- TASK DESCRIPTION: Copy the sport governance passage word for word, starting with "In 2000, British" and going on through "cycling road race).".

[Start of TEXT EXCERPT]

Sport has a very different, unregulated type of autonomy. There is no “College of Coaches” and, for the most part, each sport organization has a responsibility for governing and disciplining itself. There is no overall standard of learning, code of practice or code of conduct. Of course, autonomy has limits. Complete autonomy is not possible, although sport has attempted to make it so. For example, the European Union offers sports bodies a degree of supervised autonomy. They can exercise their autonomy as long as “they are respectful of European law and demonstrate a clear commitment to transparency, democracy, and the protection of the values of sport”.[5] However, if sport organizations had successfully practiced this form of responsible autonomy (where organizations responsibly practice good governance ­­– transparency, accountability and democratic decision making), a supervised autonomy (where the autonomy of sport is monitored by, in this case, the European Union) would not be necessary.

Headlines for the past 40 years or more have shown that sport organizations have been remarkably effective at increasing standards of athletic performance, and at organizing themselves in ways that appeal to corporate sponsors, mass media organizations and fans. At the same time, sport organizations have been remarkably incompetent at governing and disciplining themselves. While cover-ups exist at every level of sport, here are a few examples of this troubling behaviour:

Figure 4.1 Examples of “Troubling” Sport Organization Governance and Practices

[Image description]

In 2000, British journalist and activist Sunder Katwala wrote, “It is difficult to think of anything that is so badly governed as international sport.”[6] He wrote this as part of his scathing review of the global sporting industry, from bidding scandals during the Olympic Games to doping charges in the Tour de France (an annual multiple-stage men’s cycling road race).

Following the corruption scandals associated with Salt Lake City’s bid for the 2002 Winter Olympics, researchers and investigative journalists began to pay increasing attention to governance in sport organizations. Their investigations frequently confirmed Katwala’s (2000) claim about the poor level of governance. Play the Game (PtG), a Danish-based sport advocacy organization, developed the Cologne Consensus (2011), one of the first steps toward a global code for good governance in sport. PtG followed by establishing a unit on Action for Good Governance in Sport[7] which, in turn, developed the Sport Governance Observer— a measurement tool to determine whether sport organizations were governed in ways that were transparent, accountable, and followed democratic principles.

[End of TEXT EXCERPT]
[Start of DATASET CONTENT]

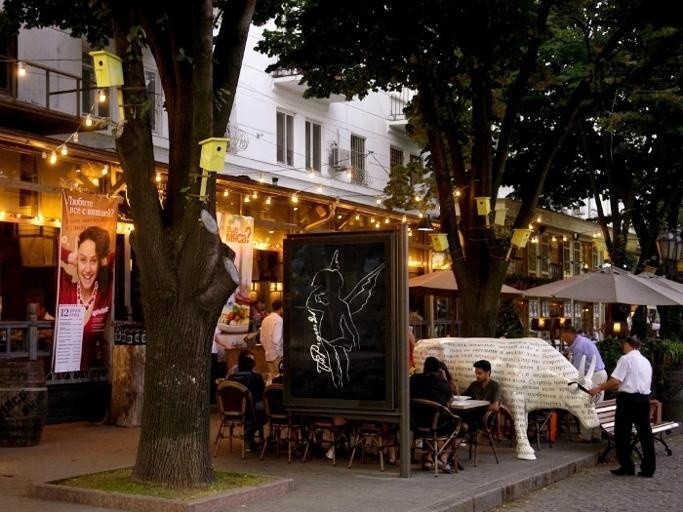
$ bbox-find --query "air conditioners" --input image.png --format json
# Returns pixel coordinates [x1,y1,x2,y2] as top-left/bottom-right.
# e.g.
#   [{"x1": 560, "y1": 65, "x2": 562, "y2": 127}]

[End of DATASET CONTENT]
[Start of DATASET CONTENT]

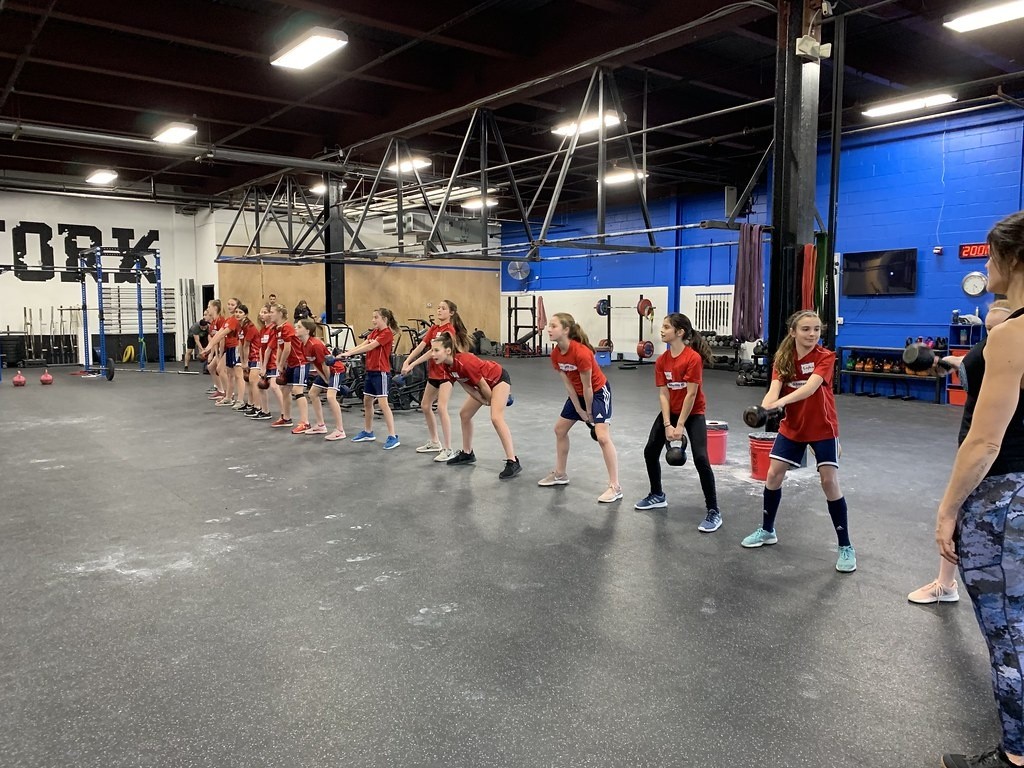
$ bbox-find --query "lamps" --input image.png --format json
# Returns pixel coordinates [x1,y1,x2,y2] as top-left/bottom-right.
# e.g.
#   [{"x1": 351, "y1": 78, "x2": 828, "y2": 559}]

[End of DATASET CONTENT]

- SOLUTION:
In 2000, British journalist and activist Sunder Katwala wrote, “It is difficult to think of anything that is so badly governed as international sport.”[6] He wrote this as part of his scathing review of the global sporting industry, from bidding scandals during the Olympic Games to doping charges in the Tour de France (an annual multiple-stage men’s cycling road race).